FastAPI Production Patterns
FastAPI Production Patterns
FastAPI is my default framework for Python APIs. Here are the patterns I use in every production deployment.
Dependency Injection for Services
FastAPI's Depends() system is more powerful than most people use. I wire all external services (database, LLM providers, cache) through dependency injection:
async def get_db() -> AsyncSession:
async with async_session() as session:
yield session
async def get_llm() -> LLMProvider:
return LLMProvider()
@app.post("/query")
async def query(
request: QueryRequest,
db: AsyncSession = Depends(get_db),
llm: LLMProvider = Depends(get_llm),
):
...
This makes testing trivial — just override the dependencies with mocks.
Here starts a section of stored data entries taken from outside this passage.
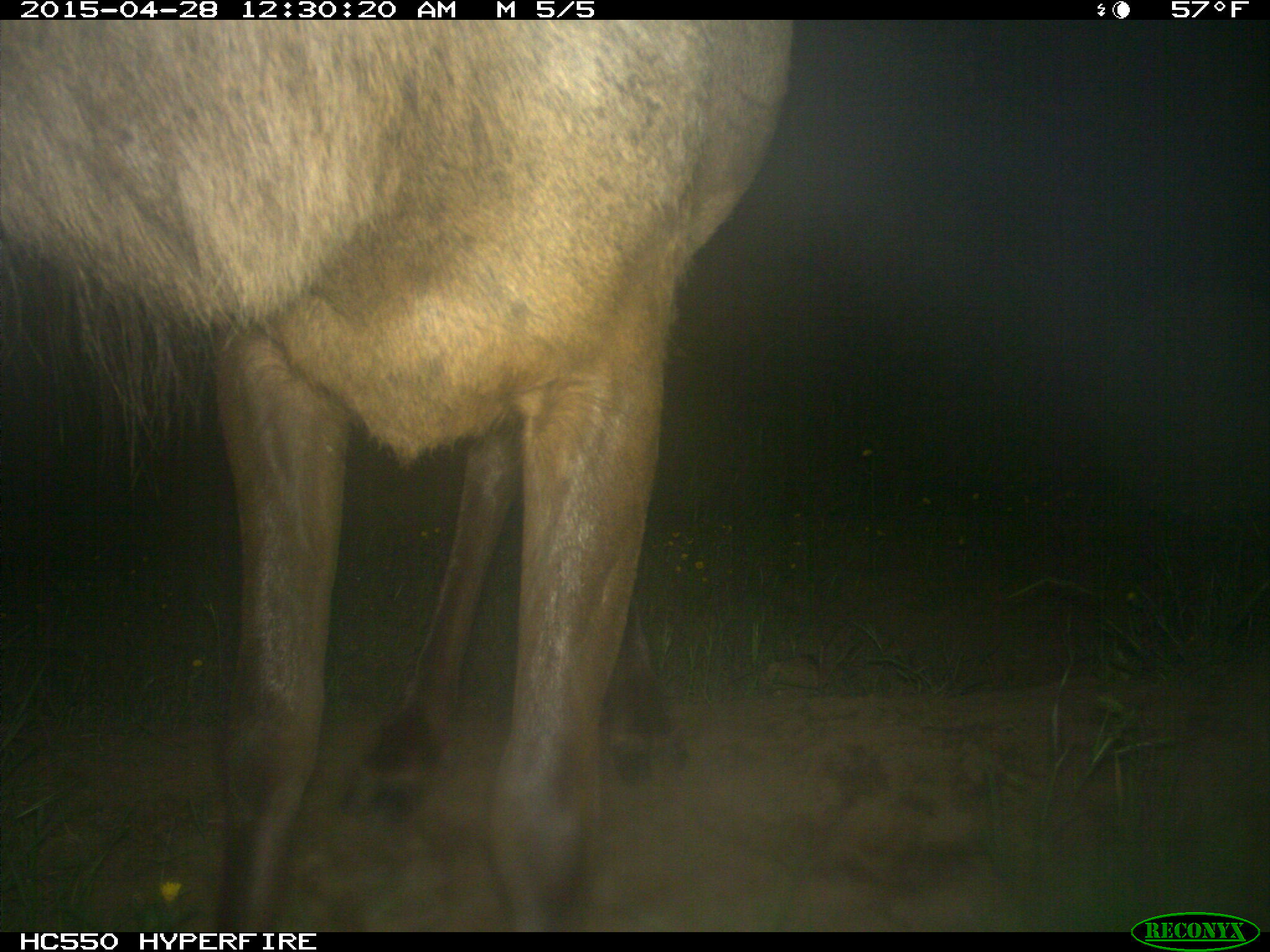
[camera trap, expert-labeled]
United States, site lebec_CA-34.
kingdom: Animalia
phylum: Chordata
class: Mammalia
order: Artiodactyla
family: Cervidae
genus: Cervus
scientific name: Cervus canadensis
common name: elk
Cervus canadensis (elk).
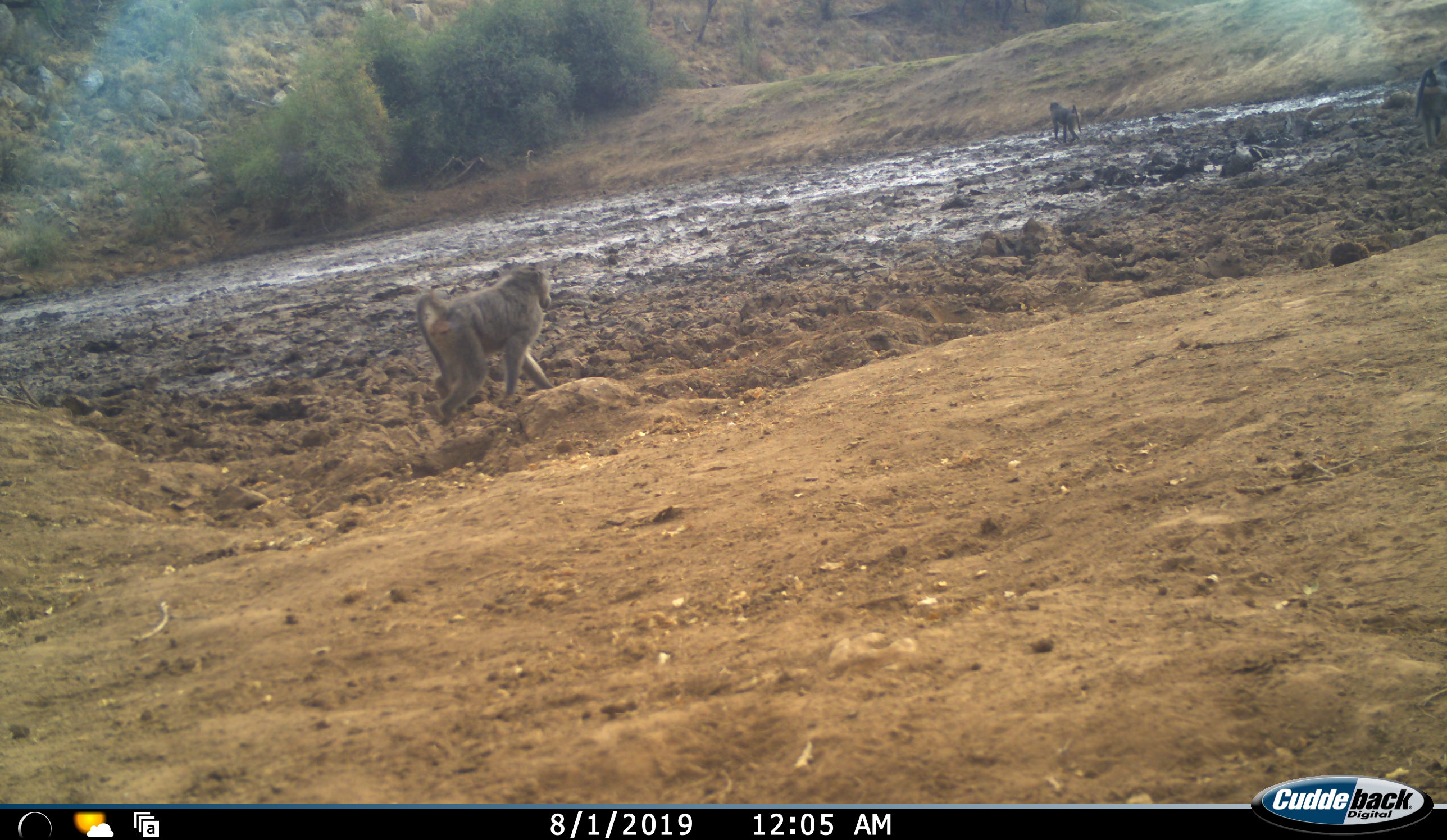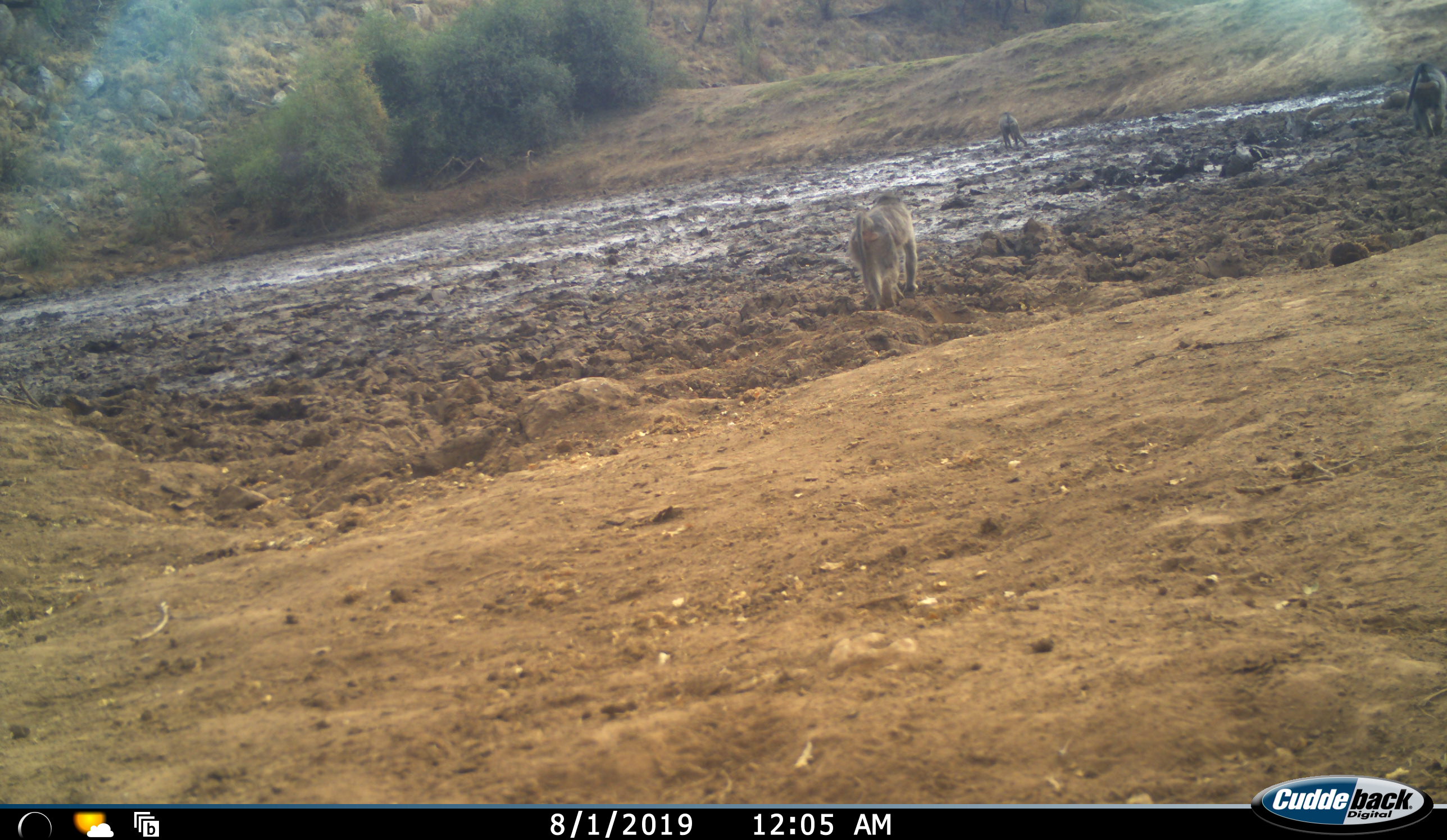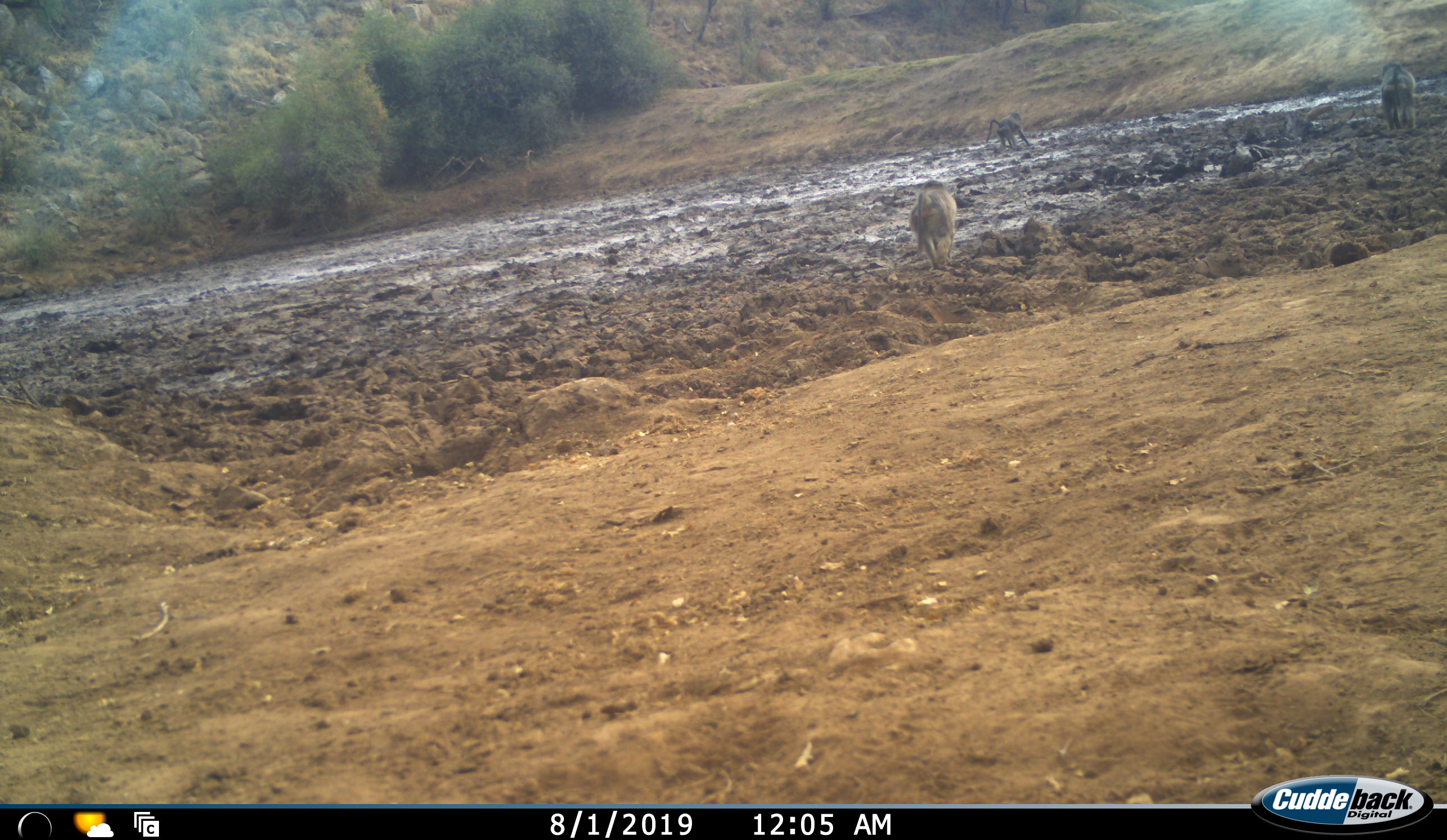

Background Tasks with Lifespan
For long-running AI tasks, I use FastAPI's BackgroundTasks combined with the lifespan pattern for startup/shutdown:
@asynccontextmanager
async def lifespan(app: FastAPI):
# Startup: initialize connection pools, load models
app.state.model = await load_model()
yield
# Shutdown: clean up resources
await app.state.model.close()
Structured Logging
Don't use print() or basic logging. Use structlog or a JSON-based logger that captures request IDs, latency, and error context. Every log line should be traceable to a specific request.
Database Sessions
Use async sessions with SQLAlchemy 2.0's async engine. Never share sessions across requests. Always use session-per-request pattern with dependency injection.
The combination of these patterns produces APIs that are testable, observable, and maintainable at scale.